### TASK OBJECTIVE
An exact reprint of every record below is required, with the pictures left out.

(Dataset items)

- Opening Delimiter -

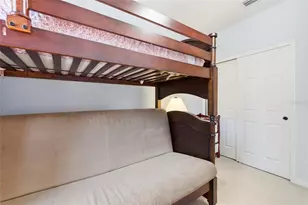 3880 82nd Ave Cir E, Sarasota, FL 34243 - Photo 21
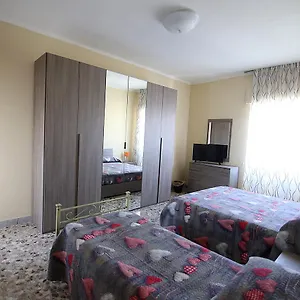 https://le-perle-bb.hotels-amalfi.com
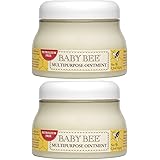 multipurpose ointment burt's bees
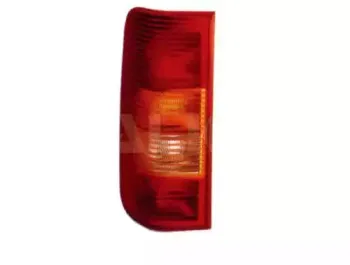 alkar-2002910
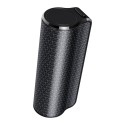 Micro enregistreur audio longue autonomie 200 heures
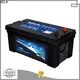 VELA heavy duty battery best choice for auto 1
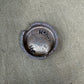 British WW2 Mills Bomb No.36M Grenade Filler Caps – Various Dates Original Inert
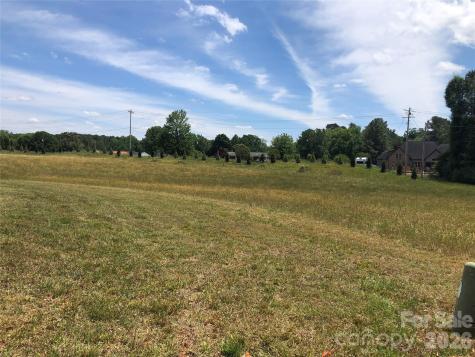 15904 Oxer Road Mint Hill NC 28227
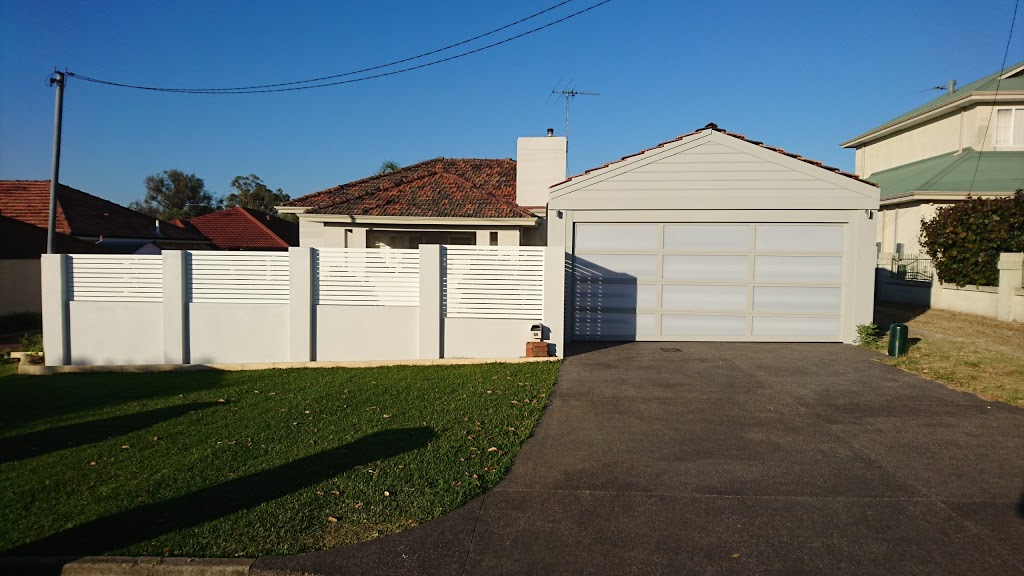 Painters In Perth | 110 Coode St, South Perth WA 6151, Australia | Phone: 0400 780 125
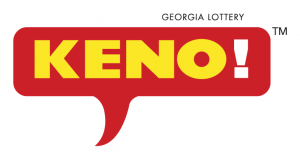 ga lottery keno winning numbers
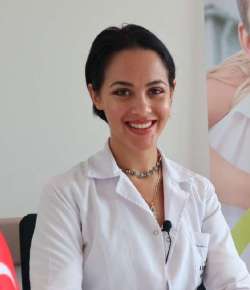 Didehan Altınışık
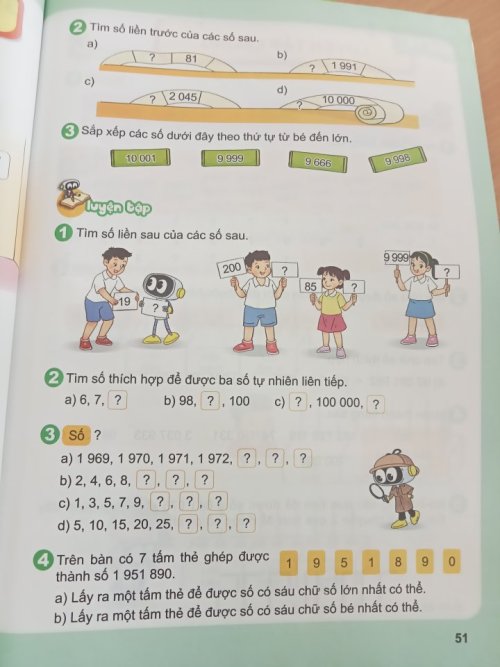 1000005015.jpg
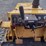 1995-komatsu-d21a-7-image-8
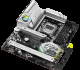 фото Материнская плата ATX ASRock B650E STEEL LEGEND WIFI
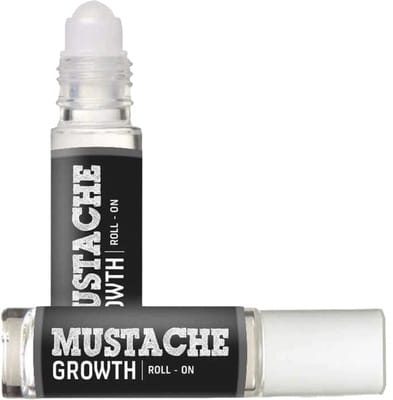 View product image 1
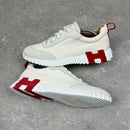 HERMES BOUNCING - (EU45 / UK11)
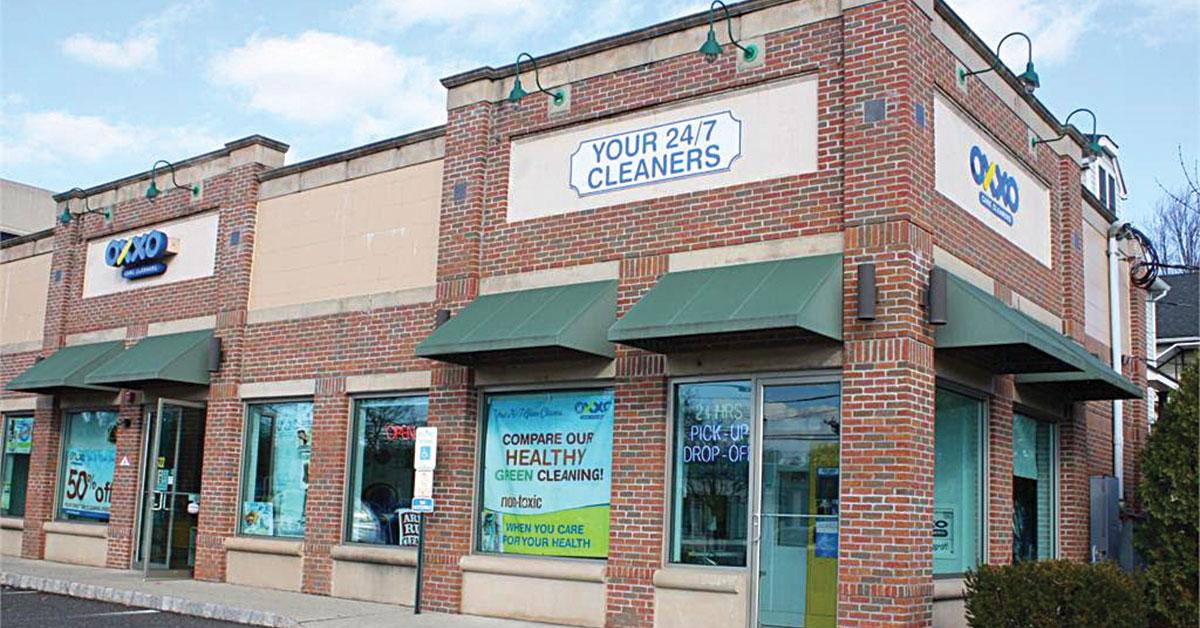 oxxo short hills nj store 6 web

- Closing Delimiter -

### OUTPUT FOR THIS TASK
 3880 82nd Ave Cir E, Sarasota, FL 34243 - Photo 21
 https://le-perle-bb.hotels-amalfi.com
 multipurpose ointment burt's bees
 alkar-2002910
 Micro enregistreur audio longue autonomie 200 heures
 VELA heavy duty battery best choice for auto 1
 British WW2 Mills Bomb No.36M Grenade Filler Caps – Various Dates Original Inert
 15904 Oxer Road Mint Hill NC 28227
 Painters In Perth | 110 Coode St, South Perth WA 6151, Australia | Phone: 0400 780 125
 ga lottery keno winning numbers
 Didehan Altınışık
 1000005015.jpg
 1995-komatsu-d21a-7-image-8
 фото Материнская плата ATX ASRock B650E STEEL LEGEND WIFI
 View product image 1
 HERMES BOUNCING - (EU45 / UK11)
 oxxo short hills nj store 6 web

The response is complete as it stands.